» **Text under study**
-- -- --
Our second day in Coogee Beach, and as I expected, Joel was pissed at me, saying I screwed up his chances with the nurses last night. I really didn't have any sympathy for him, because he is beyond the PCOD, and going to be home in less than two weeks!
But, we agreed to share a cab and go into Sidney, and do some sight seeing. For the life of me, I can't remember what we saw down town; which was like any other down town in the world's biggest cities. But, I was most impressed by the Harbour Bridge, that big beautiful rainbow of a thing that symbolized Sidney for years. And, we got fairly close to the new opera house being constructed. Looks like a bunch of sails on top, and very controversial here in Sidney. Will open sometime in 1969.
That evening I went to a hotel and picked up my Uncle Bill and Aunt Ivy from Yountville, California, who were on a south seas island trip with a bunch of retired geezers from the State of California. It was nice to see some family, but not completely satisfying, if you know what I mean.
We had a couple cocktails at their hotel, and they were amazed that the bar tender when she found out I am a GI, refused to collect for my drinks. In fact, I couldn't pay for a drink the whole time I was in Australia!
And, I was the center of attention with some of their tour mates, so much so that I felt I was on display.
We went out to eat at a Japanese restaurant in town, and had a good time. Aunt Ivy is a bit of a prude (that's why they probably only had one kid!). And, here I was, a 34 year old Army Captain, being lectured about the evils of a certain type girl, if you know what I mean!
-- -- --
Web page caption snippets:

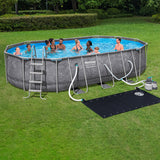 Bestway Platinum Series Power Steel 20 x 12 ft x 48 in oval above ground pool set – set up in a backyard with ladder, sand filter pump and solar heater (stock photo)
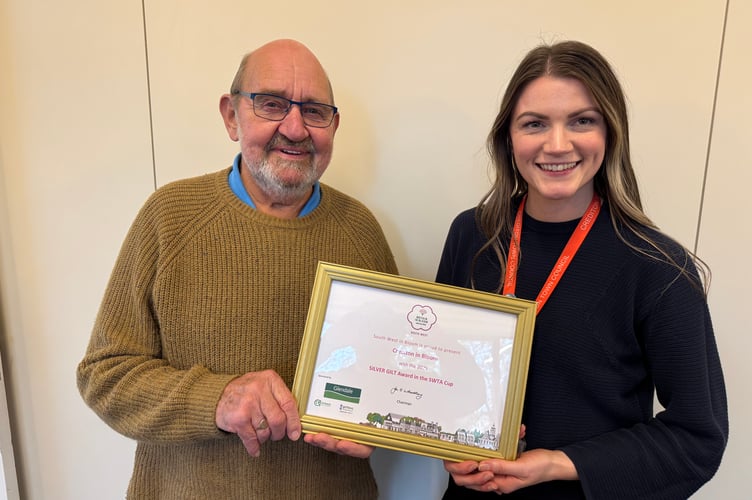 Bert Jewell and Crediton Town Council Assistant Clerk Emma Anderson with the Silver Gilt Award won by Crediton at the South West in Bloom Awards. AQ 7184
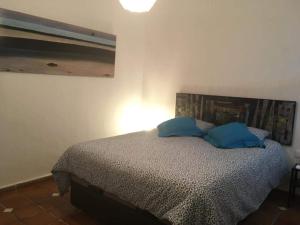 a bedroom with a bed with blue pillows on it at Casa Maria in Rota
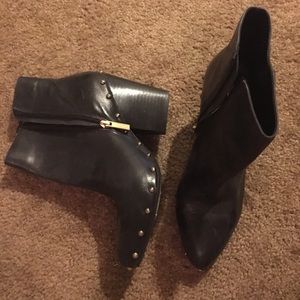 BCBG gold studded black leather booties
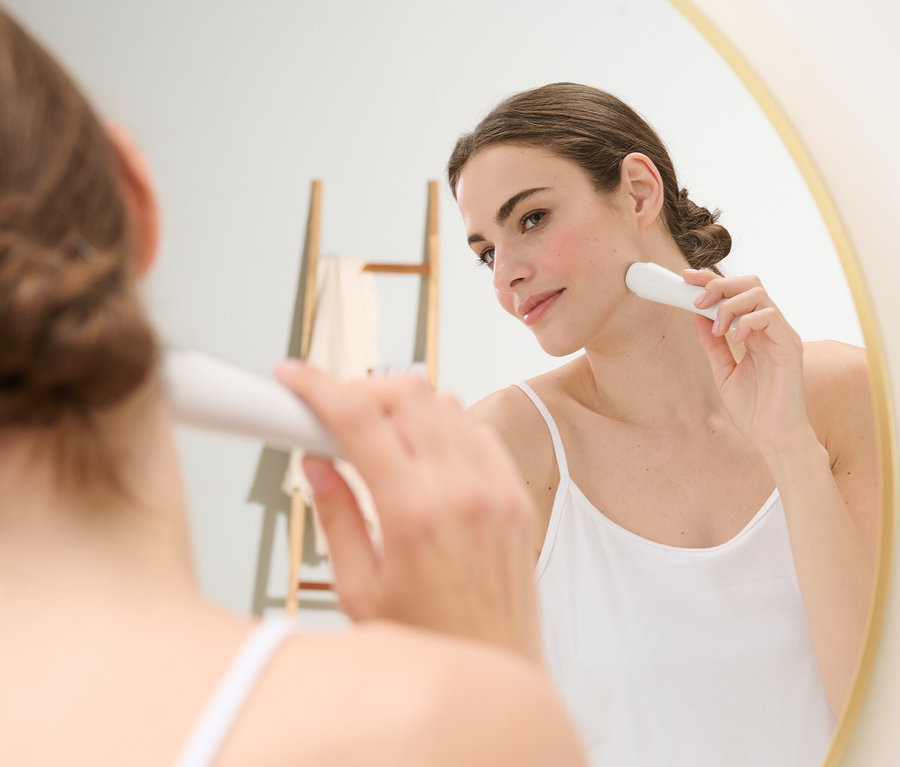 Kadın aynanın önünde elektrikli yüz epilatörü kullanıyor.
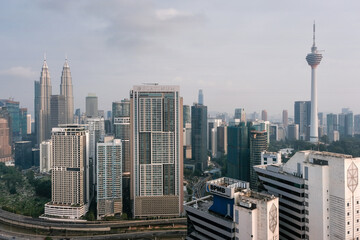 Naklejka premium View of the city and Petronas Twin Towers and Kuala Lumpur Tower on sunny day. Kuala Lumpur, Malaysia.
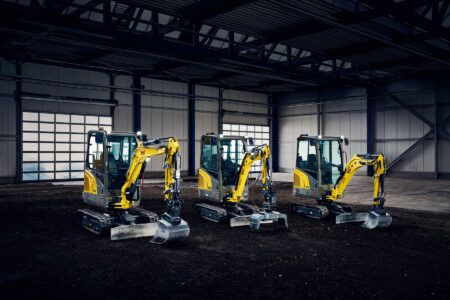 Wacker Neuson reveals redesigned mini excavators and remote-controlled trench roller Three yellow and grey Wacker Neuson mini-excavators lined up inside a warehouse, each fitted with a bucket attachment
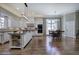 Open concept kitchen with an island, stainless steel appliances, a breakfast nook, and dark hardwood floors at 2160 Kensington Gates Nw Dr, Kennesaw, GA 30152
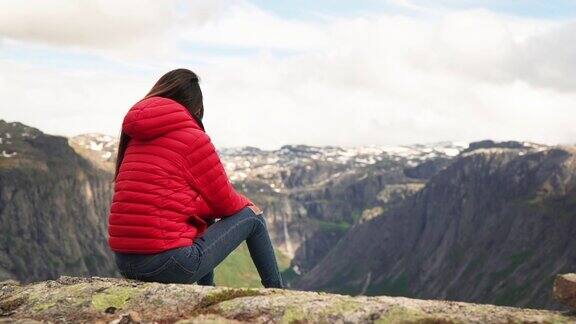 女性徒步旅行者坐在山顶俯瞰大自然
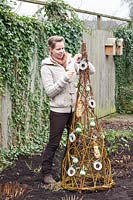 Woman decorates willow trellis with bird food 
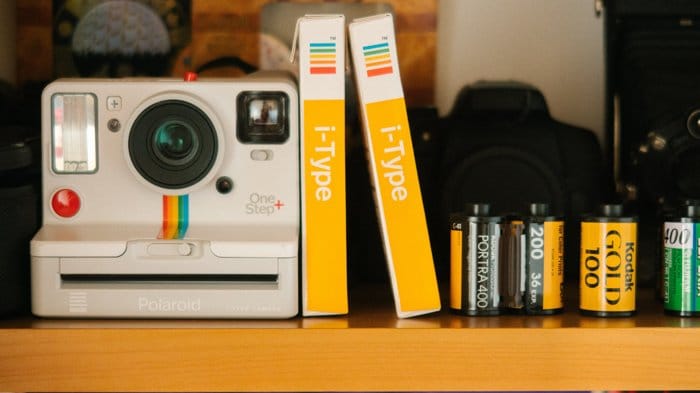 Una imagen de una cámara instantánea Polaroid y películas instantáneas además de rollos de película de 35 m rollos de película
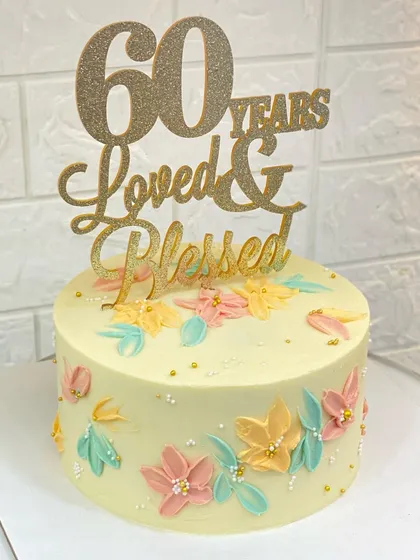 The full view of the "60 Years Loved & Blessed" cake.
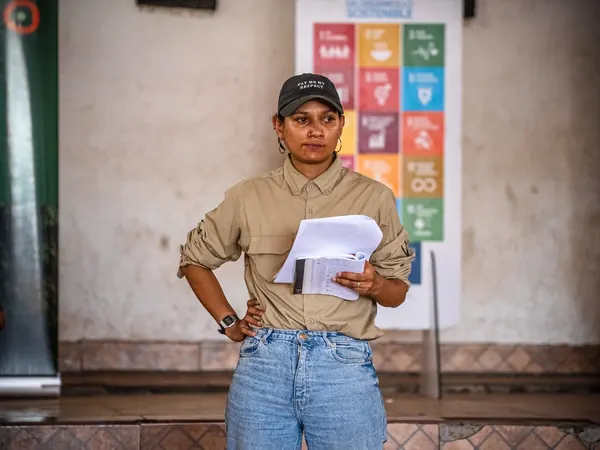 A woman in a cap holds a stack of papers as she presents, standing in front of a UN Sustainable Development Goals poster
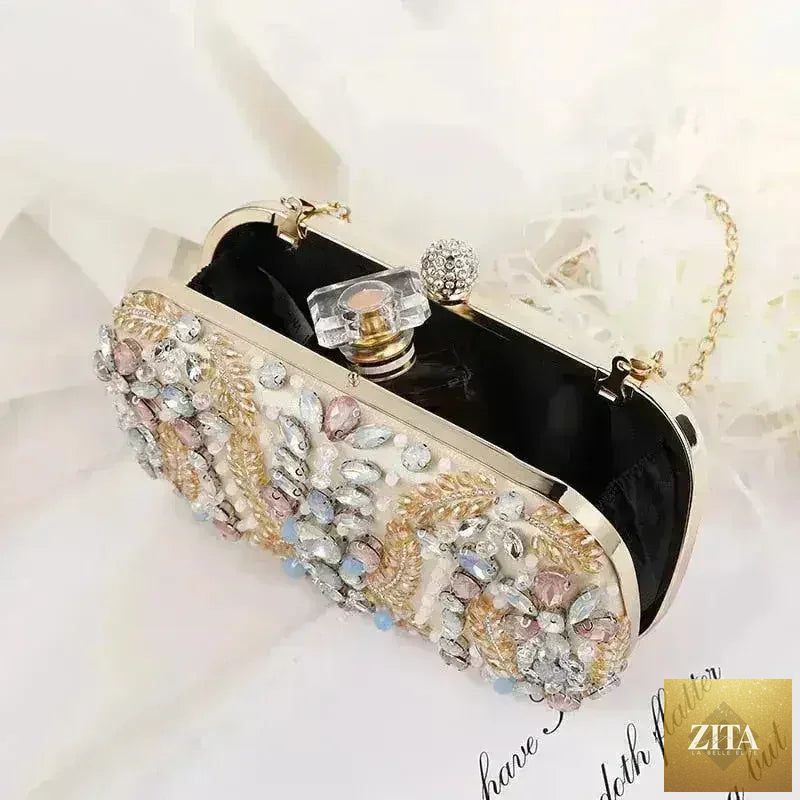 Femstylo luxury rhinestone clutch bag for weddings and parties, crystal adorned purse with chain shoulder strap.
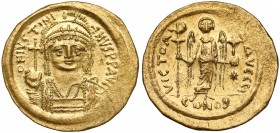 Justynian I Wielki (527-565 n.e.) Solidus, Konstantynopol Konstantynopol - oficyna 10 (I) Awers: Popiersie cesarza w ozdobnym hełmie i zbroi, trzymają...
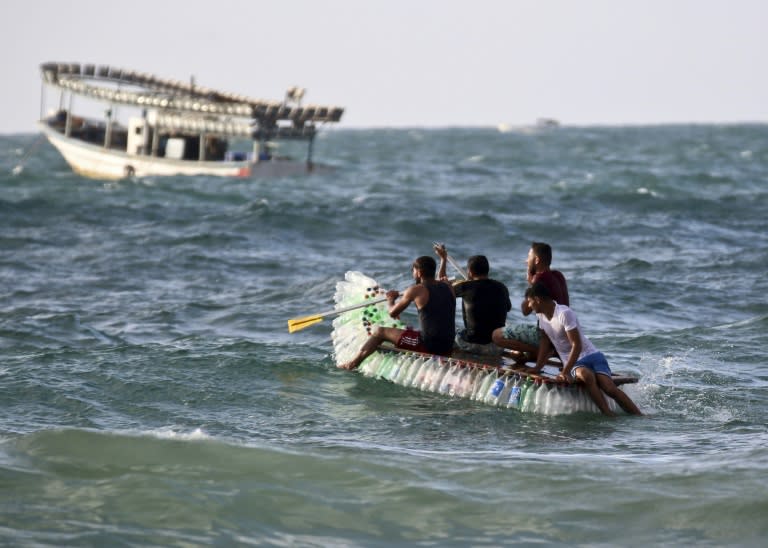 Palestinian fisherman Mouad Abu Zeid and his friends ride his boat in the sea of Rafah in the southern Gaza Strip on August 14, 2018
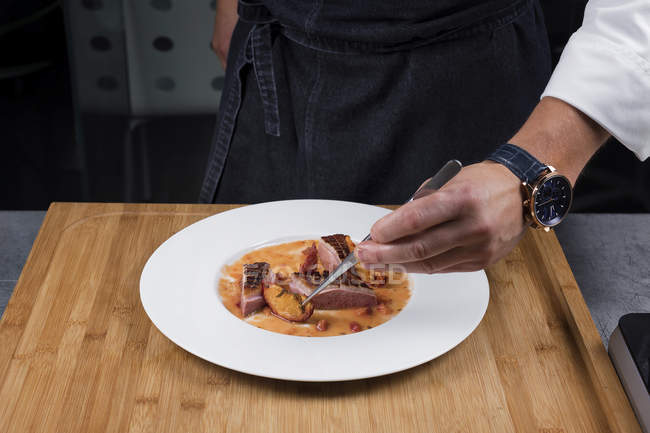 Nahaufnahme des Chefkochs Hand serviert Beilage — Stockfoto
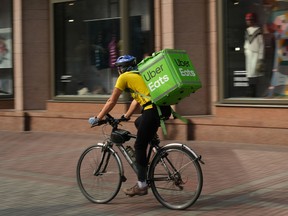 An Uber Eats food courier rides on bike for delivery.
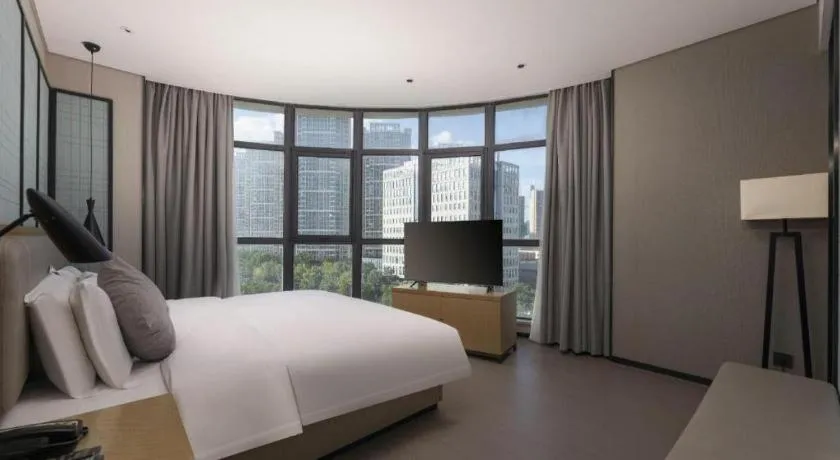 Bed in Echarm Hotel Wuxi Zhongnan Road Ancient Canal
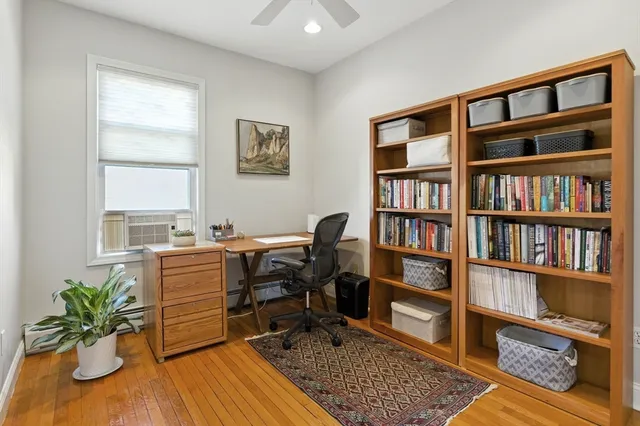 a view of a workspace with furniture and a book shelf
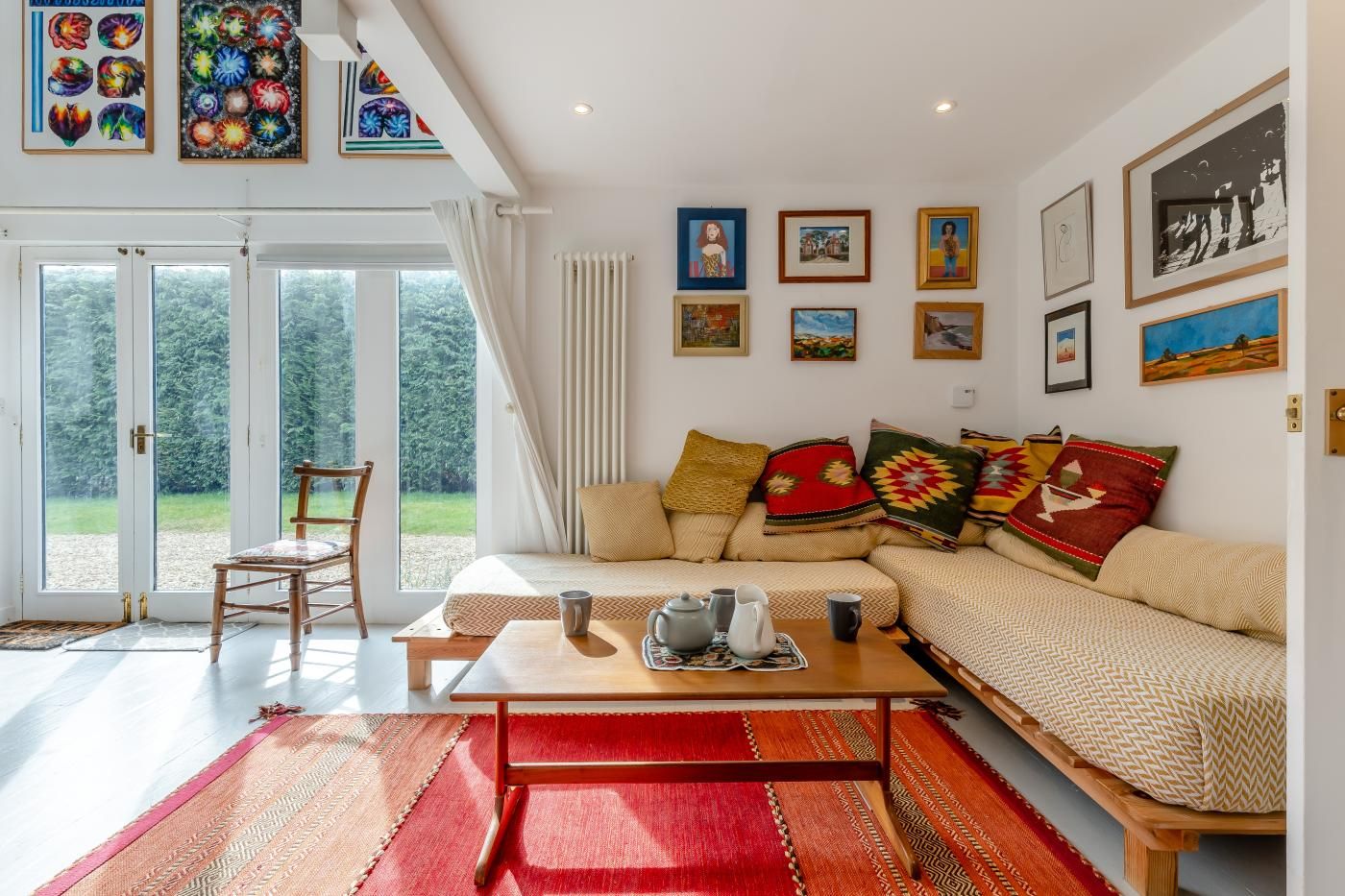 A living room with a sofa, a coffee table, and a chair. There are framed pictures on the walls and a view through the glass doors.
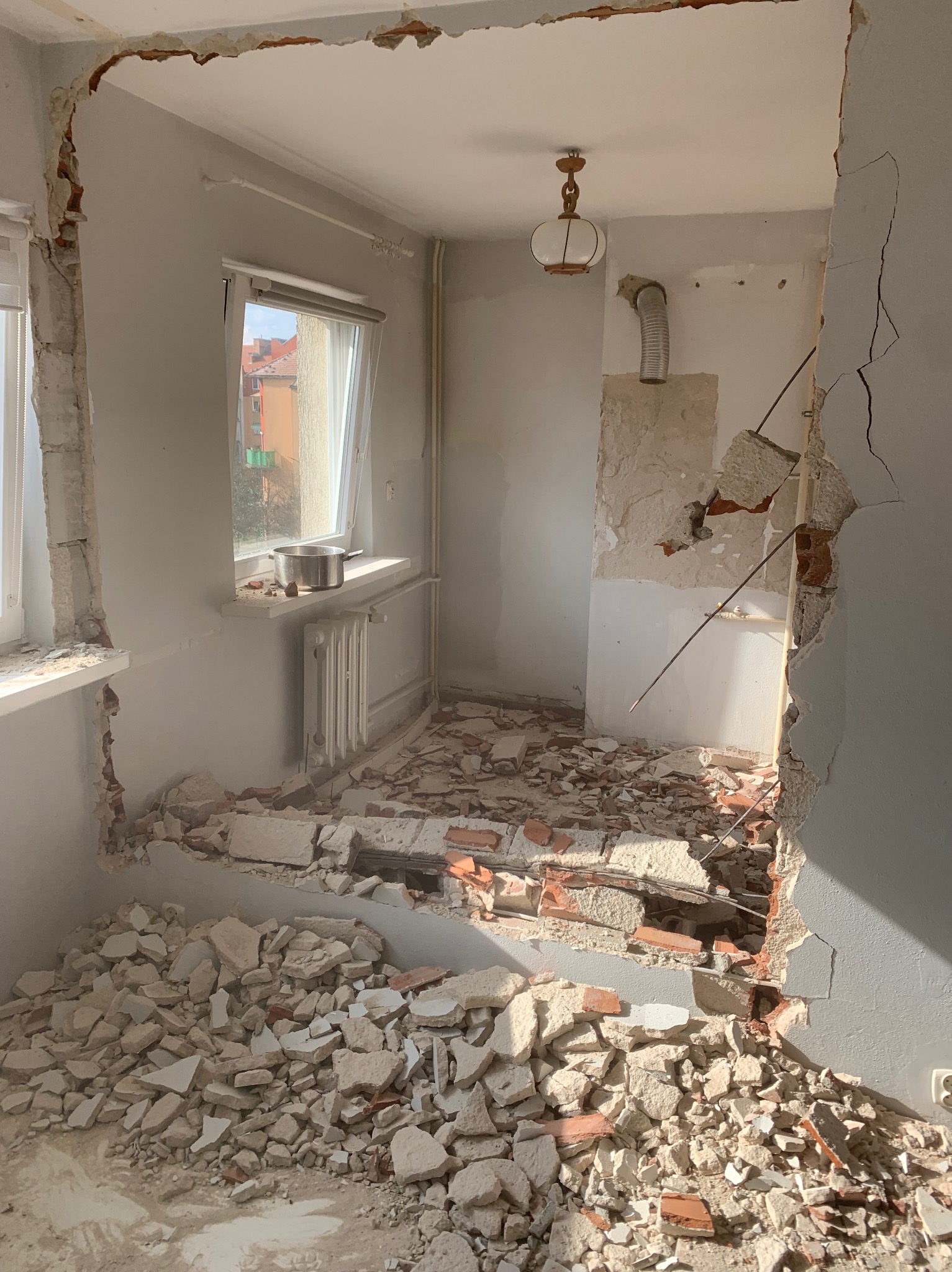 Wnętrze po wyburzeniu ściany działowej, widoczne gruzowisko, odsłonięte fragmenty instalacji, okno z garnkiem na parapecie, wisząca lampa i fragment komina wentylacyjnego.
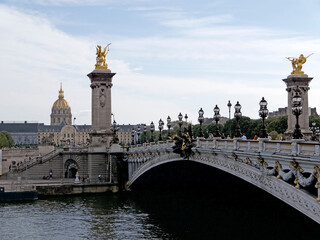 Fototapeta na wymiar The Pont Alexandre III, a deck arch bridge that spans the Seine in Paris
-- -- --
» **Exercise**
According to the diary entry about Sydney, when is the new opera house expected to open?

» **The completed task**
Sometime in 1969.